Yuko Murata paints desolate landscapes featuring rocky crags and bare trees, or animals and birds placed within those sceneries. Using the restrained color palette of whites, blacks and washed-out blues, Murata gives these paintings on wooden panel the impression of being almost monochromatic, yet her bold and distinct brushstrokes hold sway over the surface of the works. She has recently taken up Japanese painting in the traditional medium of sumi (black ink) and has been fascinated with works especially by painters in the Edo period of the 18th-century. Through the choice of leaving portions of the panel blank and her preference for austere subject matter like barren landscapes, Murata’s paintings share an aesthetic and emotional connection with historic forms of Japanese artistic expression.

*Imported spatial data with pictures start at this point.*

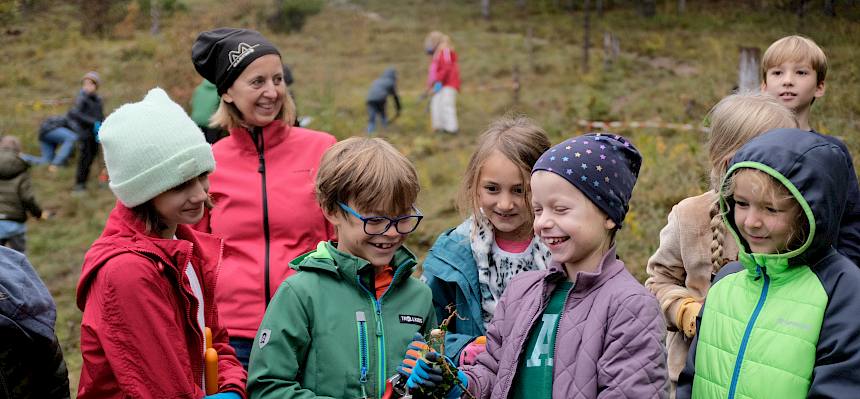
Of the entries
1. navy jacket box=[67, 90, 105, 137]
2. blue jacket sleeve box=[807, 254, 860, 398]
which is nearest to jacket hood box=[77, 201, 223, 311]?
blue jacket sleeve box=[807, 254, 860, 398]

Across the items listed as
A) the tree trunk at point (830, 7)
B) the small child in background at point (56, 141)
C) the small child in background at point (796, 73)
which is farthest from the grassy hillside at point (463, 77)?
the small child in background at point (796, 73)

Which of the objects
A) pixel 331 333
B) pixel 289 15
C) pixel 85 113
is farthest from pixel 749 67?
pixel 289 15

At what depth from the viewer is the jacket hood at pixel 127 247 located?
2613 mm

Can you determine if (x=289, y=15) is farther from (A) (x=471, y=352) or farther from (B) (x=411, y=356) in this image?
(B) (x=411, y=356)

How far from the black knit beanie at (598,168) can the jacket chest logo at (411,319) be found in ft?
2.20

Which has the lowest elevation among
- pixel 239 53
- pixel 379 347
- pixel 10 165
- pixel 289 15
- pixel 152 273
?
pixel 10 165

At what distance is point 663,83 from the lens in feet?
59.9

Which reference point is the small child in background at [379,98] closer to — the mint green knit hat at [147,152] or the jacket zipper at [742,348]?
the mint green knit hat at [147,152]

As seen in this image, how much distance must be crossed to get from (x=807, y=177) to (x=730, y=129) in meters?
0.84

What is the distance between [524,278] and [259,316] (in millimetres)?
1246

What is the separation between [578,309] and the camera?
2576 mm

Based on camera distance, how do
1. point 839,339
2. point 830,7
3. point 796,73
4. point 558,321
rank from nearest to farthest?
point 839,339 → point 558,321 → point 796,73 → point 830,7

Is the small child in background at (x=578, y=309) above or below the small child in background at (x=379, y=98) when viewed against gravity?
above

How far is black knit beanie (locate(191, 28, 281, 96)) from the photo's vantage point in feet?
12.2
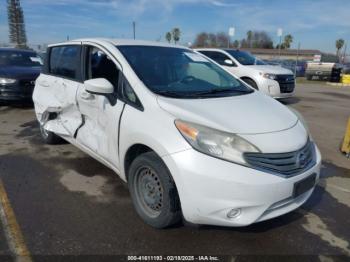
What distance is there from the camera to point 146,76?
10.9 ft

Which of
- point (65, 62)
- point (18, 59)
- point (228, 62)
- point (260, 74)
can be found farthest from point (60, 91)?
point (228, 62)

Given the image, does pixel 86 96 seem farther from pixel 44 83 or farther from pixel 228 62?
pixel 228 62

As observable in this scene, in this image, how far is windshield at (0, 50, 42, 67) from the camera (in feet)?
32.2

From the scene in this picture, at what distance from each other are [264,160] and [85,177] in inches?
101

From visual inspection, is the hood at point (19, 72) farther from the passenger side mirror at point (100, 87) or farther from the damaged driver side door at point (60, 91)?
the passenger side mirror at point (100, 87)

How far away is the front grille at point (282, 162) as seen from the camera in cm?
256

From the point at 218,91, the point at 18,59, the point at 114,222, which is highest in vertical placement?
the point at 18,59

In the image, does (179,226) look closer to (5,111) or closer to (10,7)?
(5,111)

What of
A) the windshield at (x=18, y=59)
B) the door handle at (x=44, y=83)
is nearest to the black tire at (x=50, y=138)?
the door handle at (x=44, y=83)

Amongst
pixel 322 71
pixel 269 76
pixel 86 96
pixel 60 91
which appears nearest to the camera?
pixel 86 96

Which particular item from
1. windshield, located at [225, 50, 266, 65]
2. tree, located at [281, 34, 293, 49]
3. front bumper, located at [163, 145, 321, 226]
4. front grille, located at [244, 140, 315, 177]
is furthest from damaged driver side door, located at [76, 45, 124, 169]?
tree, located at [281, 34, 293, 49]

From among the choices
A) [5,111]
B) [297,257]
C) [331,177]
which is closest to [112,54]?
[297,257]

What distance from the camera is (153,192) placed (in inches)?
119

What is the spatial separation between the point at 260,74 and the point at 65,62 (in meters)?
6.64
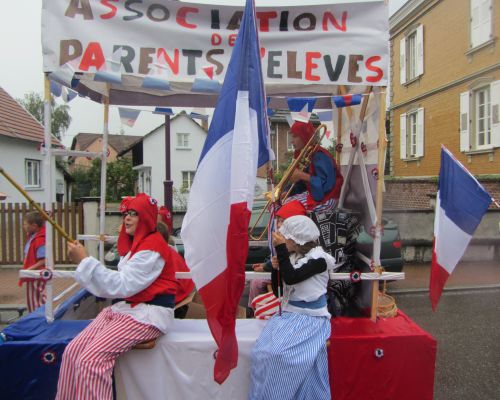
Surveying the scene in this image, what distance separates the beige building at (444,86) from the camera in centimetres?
1371

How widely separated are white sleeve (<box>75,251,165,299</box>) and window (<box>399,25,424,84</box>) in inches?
687

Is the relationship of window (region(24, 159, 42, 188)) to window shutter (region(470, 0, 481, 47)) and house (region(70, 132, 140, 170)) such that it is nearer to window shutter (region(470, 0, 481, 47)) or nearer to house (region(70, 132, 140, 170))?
window shutter (region(470, 0, 481, 47))

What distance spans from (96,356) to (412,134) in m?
18.8

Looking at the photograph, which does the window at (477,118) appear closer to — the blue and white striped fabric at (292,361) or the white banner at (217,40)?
the white banner at (217,40)

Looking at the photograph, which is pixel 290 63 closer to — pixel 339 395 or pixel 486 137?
pixel 339 395

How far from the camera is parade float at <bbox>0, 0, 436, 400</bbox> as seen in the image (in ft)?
9.34

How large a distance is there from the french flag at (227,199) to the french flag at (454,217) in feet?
5.03

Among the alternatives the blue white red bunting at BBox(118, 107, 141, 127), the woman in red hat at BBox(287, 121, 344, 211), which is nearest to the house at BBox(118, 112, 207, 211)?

In this age of reproduction, Murata, like many other contemporary artists working today, bases her paintings on photographs culled from various printed materials. These photographs, which originally appeared in travel books, pamphlets or illustrated encyclopedias, are a form of inviting visual information on fascinating unexplored places and animals all over the globe that are not often seen firsthand. Murata uses these photographs of idealized landscapes as a source of inspiration, simplifies the motifs she finds within them, and translates them into her unique visual language to construct her own imaginary world.
Murata’s paintings, which exclude human figures, make the viewer feel a certain sense of rigorousness. Yet, thanks to a tinge of a rounded edge and the flattened and softened forms of the painted motif, she captures landscapes and animals as adorable subjects that inhabit her personal sphere.